We did recently put in a lower high. We noted that. And of course, that was the set up for the market starting to pull back last week. We are still holding the recent lows. That could change on Monday. Now, Canadian natural resources, any of the energy stocks have been doing well recently. Most of them have been finding support in the Fly Paper Channel. People have continued to buy the dip. That has not changed. We made a new high last week, and most energy stocks look like this at the moment. Now, the bond yields have continued to move higher. This morning, or on Friday, you can see on the 10-year yield, the high was 4.993. For a little while this morning, it was trading over 5%, and that certainly helped pull stock index futures down this morning. Now, with the yields going up, any of the financial institutions have been having a hard time. There’s CIBC making a new low on Friday. You can see Bank of America has been trading below the Fly Paper Channel for some time now. That’s also true for Citi Group. You can see that we were trying to poke our head out above the Fly Paper channel, but couldn’t break away from it.

That’s a high over here, a lower high, lower high, lower high. And what do you know? Recently, we put in more lower highs and lower lows. So a series of those is a very bearish sign. Now looking at the Dow 30 stocks, we’ve already looked at a couple, but Boeing are not looking healthy at the moment. There’s Caterpillar starting to break down below the Fly Paper channel. We’ve got Salesforce stuck to the Fly Paper channel right now, but again, we’re looking at a series of lower highs and recently a lower low in September and a lower high last week. So not looking very bullish. Cisco system still holding the Fly Paper Channel. It hasn’t broken yet. That could change on Monday. Now, Chevron is in the news this morning. It looks like it’s buying Hess, and that’ll probably put downward pressure on this stock. If you look at how wide this Fly Paper Channel is, it tells us that long term volatility is very low. And so this is certainly not a stock that you would want to be trading. There are much better energy stocks out there with a lot more volatility that are worth risking your money on than Chevron.

┄┄┄┄┄┄┄┄┄┄┄┄┄┄┄┄┄┄┄┄

▸ Task objective: In the market commentary, what does the width of Chevron's Fly Paper Channel indicate?

▸ Information given:

┄┄┄┄┄┄┄┄┄┄┄┄┄┄┄┄┄┄┄┄

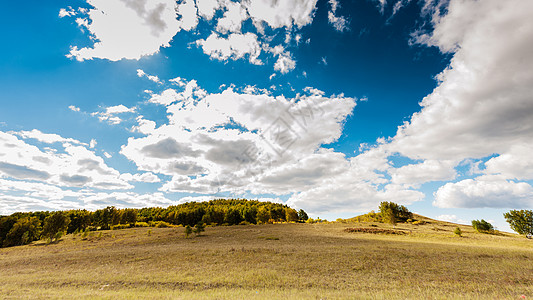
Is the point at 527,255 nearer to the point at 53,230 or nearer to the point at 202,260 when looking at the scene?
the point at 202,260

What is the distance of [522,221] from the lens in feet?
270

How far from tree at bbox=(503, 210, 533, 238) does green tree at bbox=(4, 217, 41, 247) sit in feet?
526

┄┄┄┄┄┄┄┄┄┄┄┄┄┄┄┄┄┄┄┄

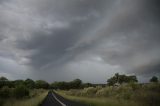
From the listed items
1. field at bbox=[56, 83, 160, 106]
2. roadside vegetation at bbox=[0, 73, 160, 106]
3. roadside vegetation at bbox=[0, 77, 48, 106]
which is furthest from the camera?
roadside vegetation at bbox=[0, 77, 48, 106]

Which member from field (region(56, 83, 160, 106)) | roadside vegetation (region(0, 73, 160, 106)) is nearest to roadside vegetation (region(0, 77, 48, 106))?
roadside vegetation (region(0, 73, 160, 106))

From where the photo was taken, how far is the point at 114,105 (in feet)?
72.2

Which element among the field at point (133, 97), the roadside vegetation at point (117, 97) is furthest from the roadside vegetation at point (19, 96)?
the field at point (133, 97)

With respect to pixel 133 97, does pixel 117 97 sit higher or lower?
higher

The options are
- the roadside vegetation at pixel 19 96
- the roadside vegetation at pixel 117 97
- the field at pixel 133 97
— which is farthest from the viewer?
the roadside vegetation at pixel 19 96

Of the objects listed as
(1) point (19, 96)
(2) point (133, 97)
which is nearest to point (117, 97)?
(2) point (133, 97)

┄┄┄┄┄┄┄┄┄┄┄┄┄┄┄┄┄┄┄┄

▸ Result of this exercise: It indicates that long-term volatility is very low.